Le 10 septembre, au lendemain du récital exceptionnel donné par le légendaire Menahem Pressler, le cloître des Jacobins accueillait pour la première fois le pianiste Amir Katz. D’abord formé en Israël, Amir Katz a poursuivi ses études auprès de grands maîtres tels qu’Elisso Virsaladze. Son répertoire est centré sur les musiques du XIXème siècle. En particulier, Schubert tient une place privilégiée dans son parcours. C’est au compositeur du Voyage d’hiver que devait être intégralement consacré son récital toulousain. Amir Katz a finalement choisi de l’ouvrir avec une œuvre de celui auquel se rattache l’essentiel de la musique occidentale, Johann Sebastian Bach.
La Suite anglaise n° 3 en sol mineur BWV 808 joue en quelque sorte le rôle d’introduction au monde de Schubert. Si la fluidité de son toucher représente un atout pour cette musique composée pour le clavecin, le pianiste aborde cette partition avec un détachement surprenant. Au-delà du Prélude un peu brouillon, les mouvements rapides défilent dans une sorte d’étonnante indifférence, peut-être pour éviter de « romantiser » le propos. En revanche les épisodes lents ou méditatifs retrouvent une profondeur louable. Après la démarche calme de l’Allemande, c’est essentiellement le cas de la belle Sarabande. Le pianiste la déroule comme improvisée, dans un rythme non mesuré de bon aloi. La fugue de la Gigue finale, clairement exposée, ne se départit pas d’une certaine indifférence.
Amir Katz lors de son premier récital au 36ème festival Piano aux Jacobins
– Photo Classictoulouse –
Le cœur du récital bat donc au rythme du tendre Schubert. La simplicité apparente de sa musique recouvre une insondable profondeur particulièrement difficile à appréhender. La série des quatre Impromptus D 935 complète ainsi la première partie du concert. Là aussi Amir Katz excelle dans les mouvements lents, alors que l’excitation des épisodes animés reste à la surface du propos. C’est le cas de sa lecture de l’Impromptu n° 1 en fa mineur, difficile à cerner, alors que les variations qui irriguent le troisième, en sol majeur, de cette série, évoquant « Rosamunde », se succèdent avec bonheur.

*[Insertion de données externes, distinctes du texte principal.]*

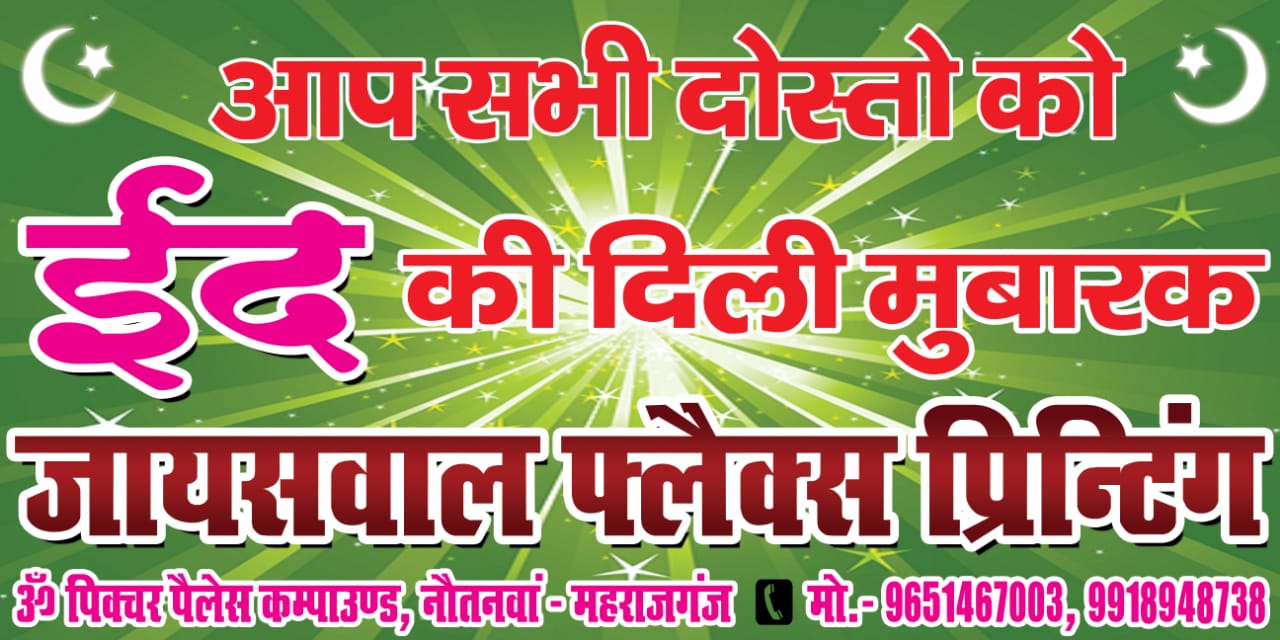 आप सभी दोस्तो को

ईद की दिली मुबारक

जायसवाल फ्लैक्स प्रिन्टिंग

ॐ पिक्चर पैलेस कम्पाउण्ड, नौतनवां - महराजगंज मो.- 9651467003, 9918948738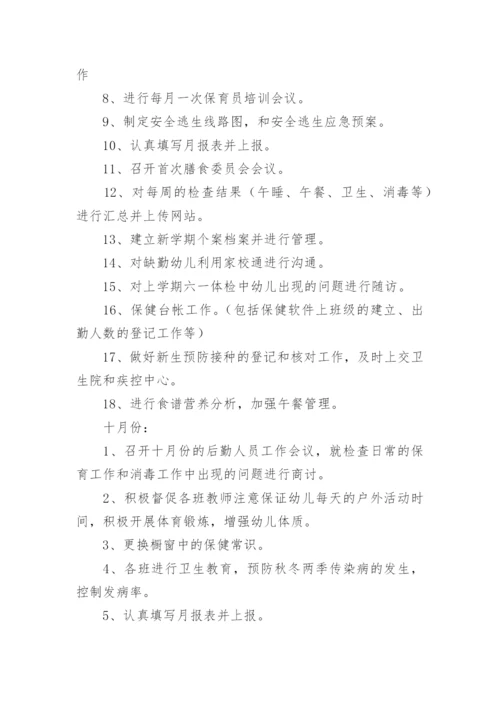 作

8、进行每月一次保育员培训会议。

9、制定安全逃生线路图，和安全逃生应急预案。

10、认真填写月报表并上报。

11、召开首次膳食委员会会议。

12、对每周的检查结果（午睡、午餐、卫生、消毒等）进行汇总并上传网站。

13、建立新学期个案档案并进行管理。

14、对缺勤幼儿利用家校通进行沟通。

15、对上学期六一体检中幼儿出现的问题进行随访。

16、保健台帐工作。（包括保健软件上班级的建立、出勤人数的登记工作等）

17、做好新生预防接种的登记和核对工作，及时上交卫生院和疾控中心。

18、进行食谱营养分析，加强午餐管理。

十月份：

1、召开十月份的后勤人员工作会议，就检查日常的保育工作和消毒工作中出现的问题进行商讨。

2、积极督促各班教师注意保证幼儿每天的户外活动时间，积极开展体育锻炼，增强幼儿体质。

3、更换橱窗中的保健常识。

4、各班进行卫生教育，预防秋冬两季传染病的发生，控制发病率。

5、认真填写月报表并上报。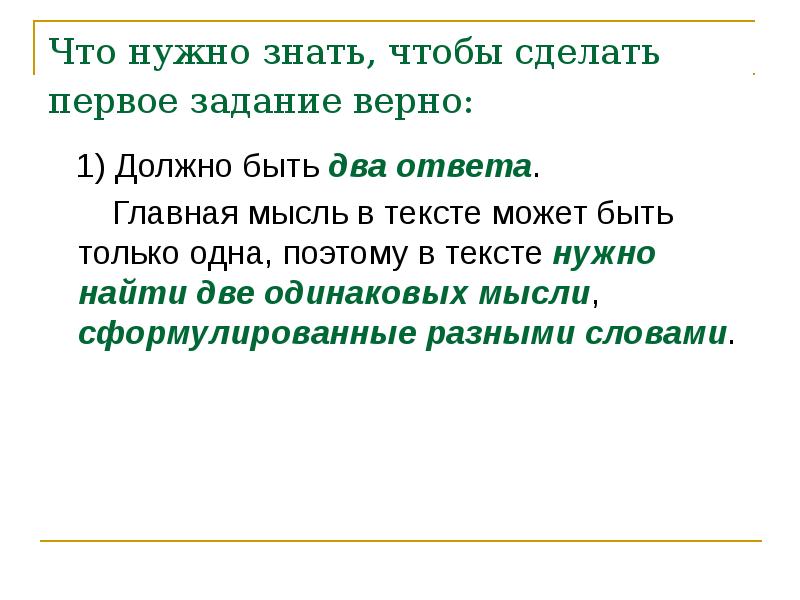 Что нужно знать, чтобы сделать первое задание верно:

1) Должно быть два ответа.

Главная мысль в тексте может быть только одна, поэтому в тексте нужно найти две одинаковых мысли, сформулированные разными словами.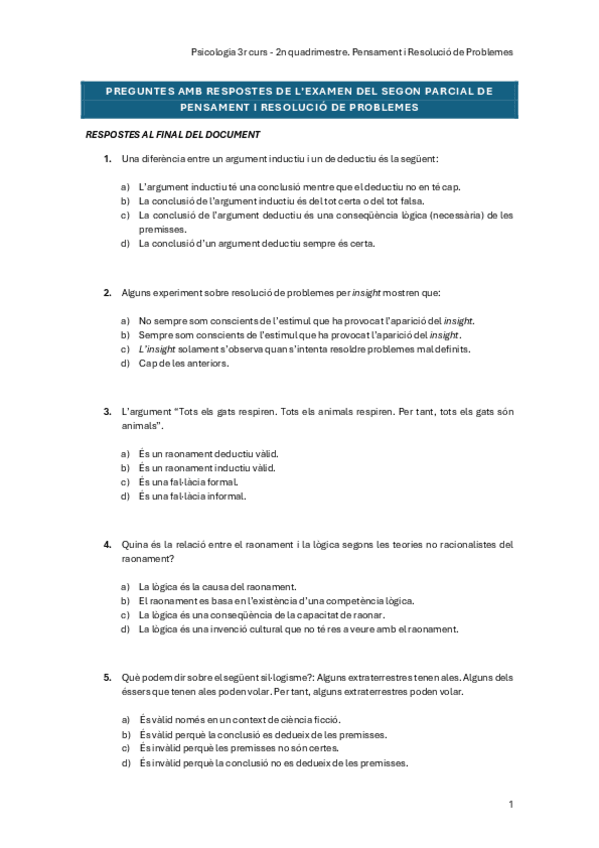 Psicologia 3r curs - 2n quadrimestre. Pensament i Resolució de Problemes

PREGUNTES AMB RESPOSTES DE L'EXAMEN DEL SEGON PARCIAL DE PENSAMENT I RESOLUCIÓ DE PROBLEMES

RESPOSTES AL FINAL DEL DOCUMENT

1. Una diferència entre un argument inductiu i un de deductiu és la següent:

a) L'argument inductiu té una conclusió mentre que el deductiu no en té cap.
b) La conclusió de l'argument inductiu és del tot certa o del tot falsa.
c) La conclusió de l'argument deductiu és una conseqüència lògica (necessària) de les premisses.
d) La conclusió d'un argument deductiu sempre és certa.

2. Alguns experiment sobre resolució de problemes per insight mostren que:

a) No sempre som conscients de l'estímul que ha provocat l'aparició del insight.
b) Sempre som conscients de l'estímul que ha provocat l'aparició del insight.
c) L'insight solament s'observa quan s'intenta resoldre problemes mal definits.
d) Cap de les anteriors.

3. L'argument "Tots els gats respiren. Tots els animals respiren. Per tant, tots els gats són animals".

a) És un raonament deductiu vàlid.
b) És un raonament inductiu vàlid.
c) És una fal·làcia formal.
d) És una fal·làcia informal.

4. Quina és la relació entre el raonament i la lògica segons les teories no racionalistes del raonament?

a) La lògica és la causa del raonament.
b) El raonament es basa en l'existència d'una competència lògica.
c) La lògica és una conseqüència de la capacitat de raonar.
d) La lògica és una invenció cultural que no té res a veure amb el raonament.

5. Què podem dir sobre el següent sil·logisme?: Alguns extraterrestres tenen ales. Alguns dels éssers que tenen ales poden volar. Per tant, alguns extraterrestres poden volar.

a) És vàlid només en un context de ciència ficció.
b) És vàlid perquè la conclusió es dedueix de les premisses.
c) És invàlid perquè les premisses no són certes.
d) És invàlid perquè la conclusió no es dedueix de les premisses.

1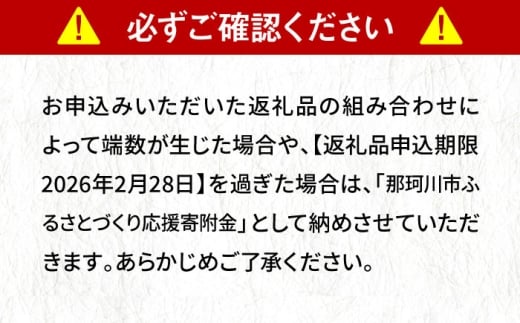 必ずご確認ください

お申込みいただいた返礼品の組み合わせによって端数が生じた場合や、【返礼品申込期限2026年2月28日】を過ぎた場合は、「那珂川市ふるさとづくり応援寄附金」として納めさせていただきます。あらかじめご了承ください。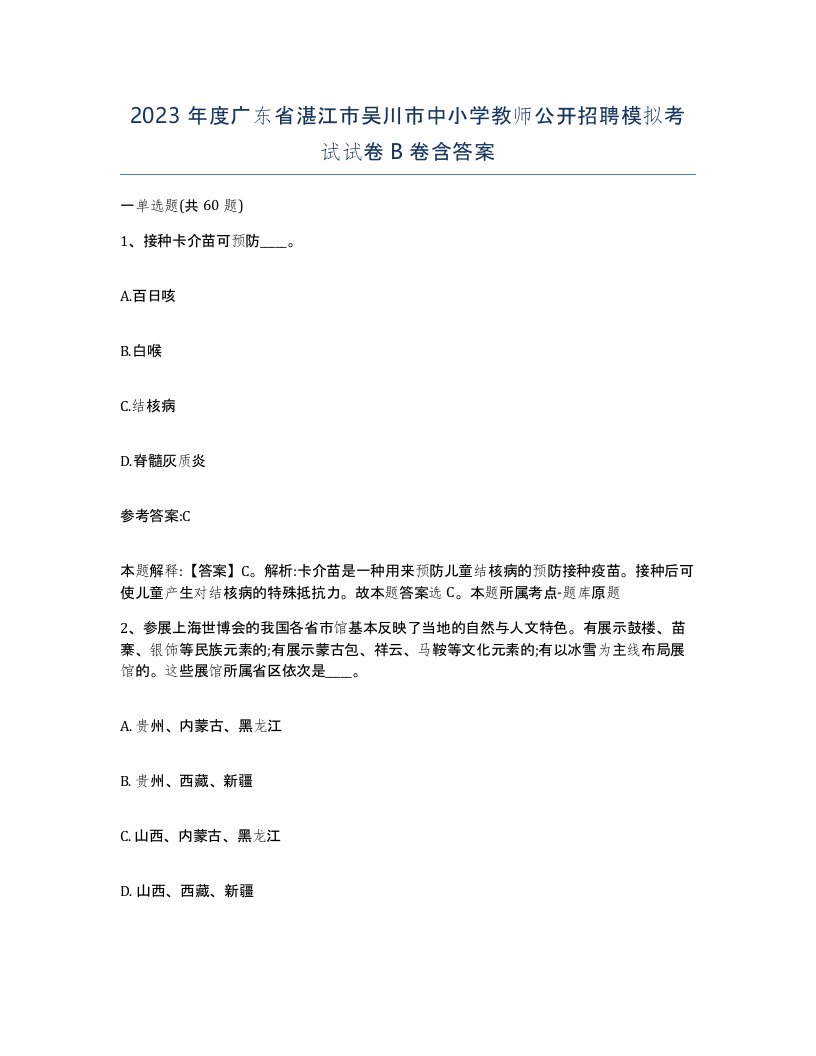 2023 年度广东省湛江市吴川市中小学教师公开招聘模拟考试试卷 B 卷含答案

一单选题(共 60 题)

1、接种卡介苗可预防____。

A.百日咳

B.白喉

C.结核病

D.脊髓灰质炎

参考答案:C

本题解释:【答案】C。解析:卡介苗是一种用来预防儿童结核病的预防接种疫苗。接种后可使儿童产生对结核病的特殊抵抗力。故本题答案选 C。本题所属考点-题库原题

2、参展上海世博会的我国各省市馆基本反映了当地的自然与人文特色。有展示鼓楼、苗寨、银饰等民族元素的;有展示蒙古包、祥云、马鞍等文化元素的;有以冰雪为主线布局展馆的。这些展馆所属省区依次是____。

A. 贵州、内蒙古、黑龙江

B. 贵州、西藏、新疆

C. 山西、内蒙古、黑龙江

D. 山西、西藏、新疆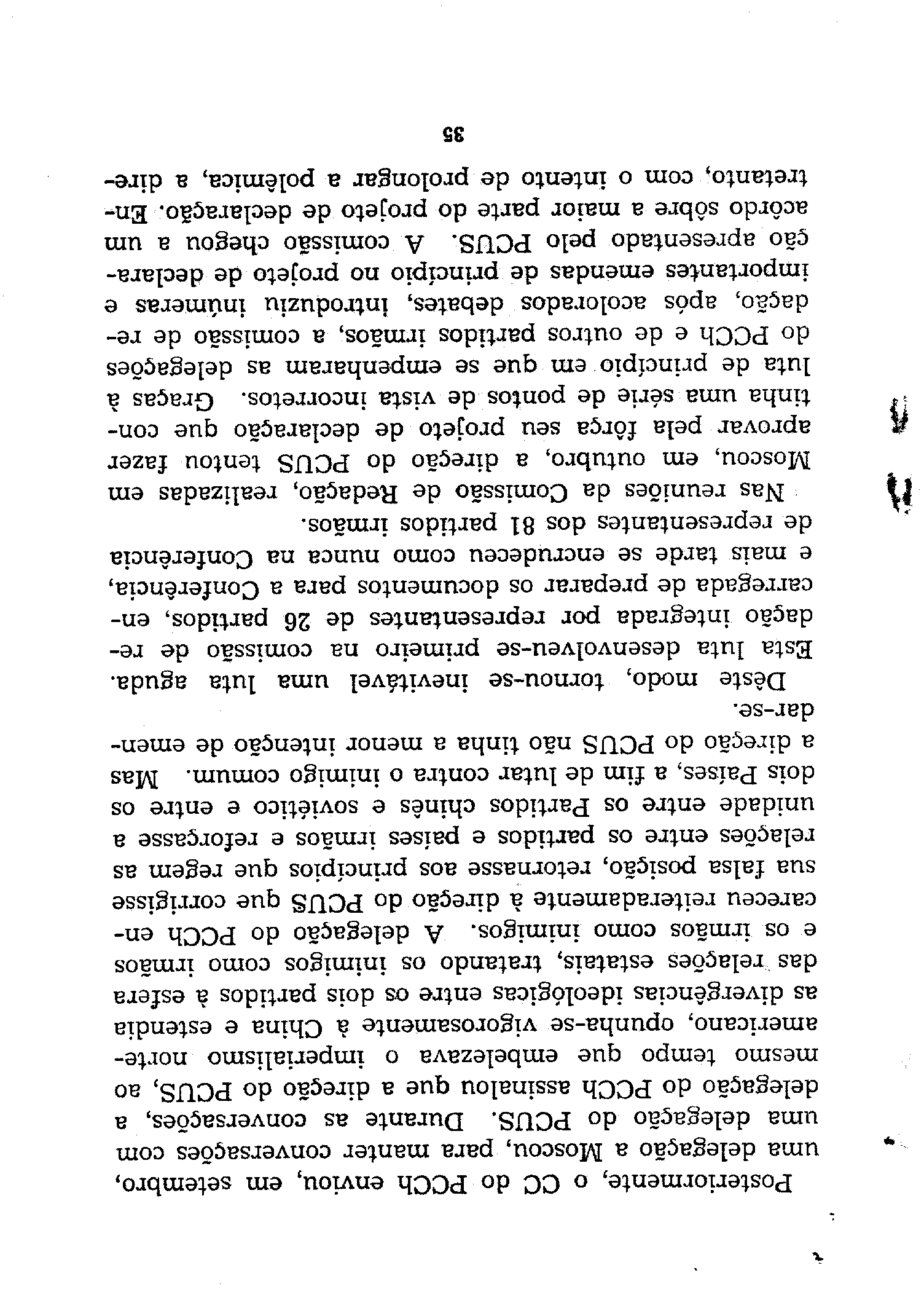 Posteriormente, o CC do PCCh enviou, em setembro, uma delegação a Moscou, para manter conversações com uma delegação do PCUS. Durante as conversações, a delegação do PCCh assinalou que a direção do PCUS, ao mesmo tempo que embelezava o imperialismo norte-americano, opunha-se vigorosamente à China e estendia as divergências ideológicas entre os dois partidos à esfera das relações estatais, tratando os inimigos como irmãos e os irmãos como inimigos. A delegação do PCCh encareceu reiteradamente à direção do PCUS que corrigisse sua falsa posição, retornasse aos princípios que regem as relações entre os partidos e países irmãos e reforçasse a unidade entre os Partidos chinês e soviético e entre os dois Países, a fim de lutar contra o inimigo comum. Mas a direção do PCUS não tinha a menor intenção de emendar-se.

Dêste modo, tornou-se inevitável uma luta aguda. Esta luta desenvolveu-se primeiro na comissão de redação integrada por representantes de 26 partidos, encarregada de preparar os documentos para a Conferência, e mais tarde se encrudeceu como nunca na Conferência de representantes dos 81 partidos irmãos.

Nas reuniões da Comissão de Redação, realizadas em Moscou, em outubro, a direção do PCUS tentou fazer aprovar pela fôrça seu projeto de declaração que continha uma série de pontos de vista incorretos. Graças à luta de princípio em que se empenharam as delegações do PCCh e de outros partidos irmãos, a comissão de redação, após acolorados debates, introduziu inúmeras e importantes emendas de princípio no projeto de declaração apresentado pelo PCUS. A comissão chegou a um acôrdo sôbre a maior parte do projeto de declaração. Entretanto, com o intento de prolongar a polêmica, a dire-

35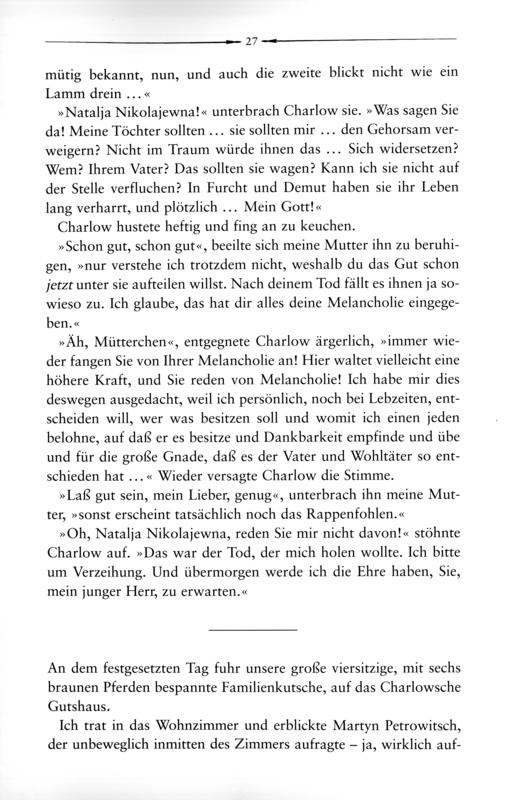 27

mütig bekannt, nun, und auch die zweite blickt nicht wie ein Lamm drein …«

»Natalja Nikolajewna!« unterbrach Charlow sie. »Was sagen Sie da! Meine Töchter sollten … sie sollten mir … den Gehorsam verweigern? Nicht im Traum würde ihnen das … Sich widersetzen? Wem? Ihrem Vater? Das sollten sie wagen? Kann ich sie nicht auf der Stelle verfluchen? In Furcht und Demut haben sie ihr Leben lang verharrt, und plötzlich … Mein Gott!«

Charlow hustete heftig und fing an zu keuchen.

»Schon gut, schon gut«, beeilte sich meine Mutter ihn zu beruhigen, »nur verstehe ich trotzdem nicht, weshalb du das Gut schon jetzt unter sie aufteilen willst. Nach deinem Tod fällt es ihnen ja sowieso zu. Ich glaube, das hat dir alles deine Melancholie eingegeben.«

»Äh, Mütterchen«, entgegnete Charlow ärgerlich, »immer wieder fangen Sie von Ihrer Melancholie an! Hier waltet vielleicht eine höhere Kraft, und Sie reden von Melancholie! Ich habe mir dies deswegen ausgedacht, weil ich persönlich, noch bei Lebzeiten, entscheiden will, wer was besitzen soll und womit ich einen jeden belohne, auf daß er es besitze und Dankbarkeit empfinde und übe und für die große Gnade, daß es der Vater und Wohltäter so entschieden hat …« Wieder versagte Charlow die Stimme.

»Laß gut sein, mein Lieber, genug«, unterbrach ihn meine Mutter, »sonst erscheint tatsächlich noch das Rappenfohlen.«

»Oh, Natalja Nikolajewna, reden Sie mir nicht davon!« stöhnte Charlow auf. »Das war der Tod, der mich holen wollte. Ich bitte um Verzeihung. Und übermorgen werde ich die Ehre haben, Sie, mein junger Herr, zu erwarten.«

An dem festgesetzten Tag fuhr unsere große viersitzige, mit sechs braunen Pferden bespannte Familienkutsche, auf das Charlowsche Gutshaus.

Ich trat in das Wohnzimmer und erblickte Martyn Petrowitsch, der unbeweglich inmitten des Zimmers aufragte – ja, wirklich auf-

La seconde partie de la soirée s’ouvre sur l’autre recueil, numéroté D 899, de Quatre Impromptus. Plus impliqué semble-t-il, l’interprète ouvre la série sur la marche d’un ut mineur plein d’émotion. Il en souligne les accents tragiques et révoltés. La dentelle lumineuse du deuxième volet, en mi bémol majeur, coule comme une eau limpide ; doigté virtuose, détaché et solidement appuyé. Après les affects explicitement exposés de l’Andante, l’interprète revient à la fluidité liquide dans l’Allegretto final tout imprégné de poésie expressive.
C’est sur l’héroïque et virtuose Wanderer Fantaisie que s’achève ce programme. Considérée par Schubert lui-même comme sa pièce pianistique la plus exigeante techniquement, elle lui aurait inspiré cette remarque : « Das Zeug soll der Teufel spielen » (« C’est le diable qui devrait jouer ça »), évoquant ainsi sa propre incapacité à jouer correctement le final. Amyr Katz s’y investit totalement exposant avec force et conviction le premier thème issu du lied éponyme. L’interprète conçoit l’œuvre comme une fresque colorée qui illustre les sentiments les plus extrêmes. L’ardeur de son jeu lui permet d’en accuser fortement les contrastes que contient indéniablement la partition. La solidité de sa technique se trouve ici à la hauteur de la situation telle que Schubert l’évoque. Le final résonne avec une telle intensité qu’il arrache au public une grande ovation spontanée.
Avec générosité, le pianiste offre pas moins de trois bis de haute volée. Après la Grande Valse brillante op. 18, de Chopin, il brille de mille feux dans la fameuse Campanella de Paganini transcrite par Liszt. Il revient enfin vers Schubert comme pour un retour aux sources.